*Tasks*:
A – Copy the olive tree essay from "That resilience goes" to "edge of Hollywood.", changing "Gethsemane" to "the Garden of Olives".
B – Answer these questions on the olive tree essay:
(i) How many days did the garden go without water?
(ii) Where was the 36-acre olive orchard?
(iii) Which agency made the announcement about purity and quality testing?
C – Pick up the olive tree essay from its last sentence and keep writing.

*Selected text*:
- - - - -
Three days is a long time for a garden to go without water, especially in the midst of a heat wave. That’s just what my backyard had to endure recently, when a vacation coincided with a stretch of days where temperatures topped 100 degrees in Los Angeles. I came home on Sunday afternoon to find my plants withering in the heat, some of the leaves drooping so badly that I thought they would die altogether.
Thanks to the drought-tolerant seeds I planted, a long drink was enough to bring most everything back from the brink. But I didn’t bother to water my Mission olive tree at all. The youngish sapling that’s just a bit taller than me looked no worse for the wear—and it never really does, no matter the weather. While I do water it occasionally, giving it one long drink a couple of times a year isn’t even needed. It just...grows.
That resilience goes a long way to explaining why olives have been grown by humans for some 6,000 years. There are gnarled trees in Gethsemane, a historic garden in Jerusalem, that are closing in on their 1,000th birthdays. In comparison, the history of olive trees in California, which date back to groves planted by Spanish missionaries near San Diego, is only a couple of centuries old. But we’ve flirted with olives on and off over the years, the relationship sometimes running hot, other times cold. In 1872, for example, Scientific America wrote, “The culture of the olive tree and the manufacture of oil from its fruit is gradually becoming a leading industry in California.” A few decades later, there was a 36-acre olive orchard growing on a hilltop in what is today the eastern edge of Hollywood.
That promise of a leading industry didn’t materialize, but between the drought and America’s ever-rising consumption of olive oil, olea europaea increasingly looks like it could be good for California farmers—both from a business and an ecological standpoint. Early this month, the California Department of Food and Agriculture made an announcement that could bolster the growing domestic olive oil industry: It may soon require purity and quality testing and could ban common (but misleading) labeling language like “light” and “pure” olive oil. Ensuring that domestic oils are unadulterated could help turn local-shopping-minded consumers away from Spanish or Italian olive oil, which can be suspect. Perhaps Scientific America was 150 years early with its prophecy.
- - - - -
*Information shown*:
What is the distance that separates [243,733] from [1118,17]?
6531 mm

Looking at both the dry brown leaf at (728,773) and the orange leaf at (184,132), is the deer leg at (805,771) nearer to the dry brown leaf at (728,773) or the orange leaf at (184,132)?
- - - - -
*Task-by-task outputs*:
A –
That resilience goes a long way to explaining why olives have been grown by humans for some 6,000 years. There are gnarled trees in the Garden of Olives, a historic garden in Jerusalem, that are closing in on their 1,000th birthdays. In comparison, the history of olive trees in California, which date back to groves planted by Spanish missionaries near San Diego, is only a couple of centuries old. But we’ve flirted with olives on and off over the years, the relationship sometimes running hot, other times cold. In 1872, for example, Scientific America wrote, “The culture of the olive tree and the manufacture of oil from its fruit is gradually becoming a leading industry in California.” A few decades later, there was a 36-acre olive orchard growing on a hilltop in what is today the eastern edge of Hollywood.

B –
(i) Three days.
(ii) On a hilltop in what is today the eastern edge of Hollywood.
(iii) The California Department of Food and Agriculture.

C –
Unsurprisingly, importers are not thrilled with the proposed regulations. “The manipulative and confrontational tactics are not serving any California industry segment,” writes Eryn Balch, executive vice president of the North American Olive Oil Association, an importer trade group, in a letter to the department.
Judging by the current state of the olive industry in California, the only people likely to be hurt by new standards for olive oil are those who produce canned ripe olives. According to the California Olive Committee, 90 percent of the state’s harvest is processed as canned olives. Of the two main olive varieties grown in the states, the Sevillano is considered to have low oil content and is better suited for cured olives than pressing for oil. According to the USDA Agricultural Marketing Resource Center, olive oil production “existed mainly as an option for olive producers in years when production was especially large or when harvested olives were of poor quality.”
But canned ripe California olives are an anachronism. The majority of domestic olives are used as pizza toppings, and according to the USDA, per capita consumption for canned olives was less than a pound in 2009. The U.S. olive oil market, however, is the third largest in the world; we collectively drizzled 293,000 metric tons last year. The United States produced just 10,000 metric tons in 2013—up from 1,000 metric tons just seven years ago.
Those who are already making olive oil in California can clearly see lots of market potential. “The importers know that if we establish ourselves as the premier, authentic producers of olive oil, we'll cut into their business over time,” Jeff Colombini of Lodi Farming told the Los Angeles Times. “They're running scared.”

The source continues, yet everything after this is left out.